## [Data under study]
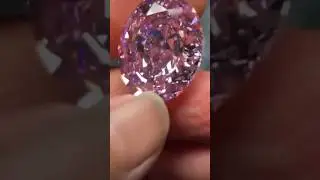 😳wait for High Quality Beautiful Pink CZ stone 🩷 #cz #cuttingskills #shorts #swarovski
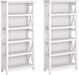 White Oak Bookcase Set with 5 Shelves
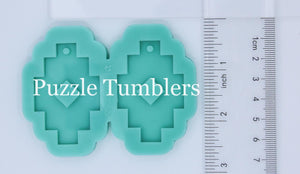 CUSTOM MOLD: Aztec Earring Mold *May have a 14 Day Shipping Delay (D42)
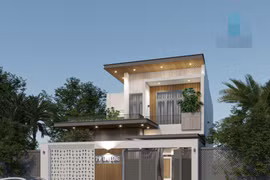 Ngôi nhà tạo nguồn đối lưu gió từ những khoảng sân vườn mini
---
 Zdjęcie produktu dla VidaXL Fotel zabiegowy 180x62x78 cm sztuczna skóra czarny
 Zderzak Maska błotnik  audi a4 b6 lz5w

## [Activity]
Take the material above from the line bearing "CUSTOM MOLD: Aztec" through the line bearing "Ngôi nhà tạo" and write it out exactly, both end lines included. Pictures stay out.

## [Expected answer]
 CUSTOM MOLD: Aztec Earring Mold *May have a 14 Day Shipping Delay (D42)
 Ngôi nhà tạo nguồn đối lưu gió từ những khoảng sân vườn mini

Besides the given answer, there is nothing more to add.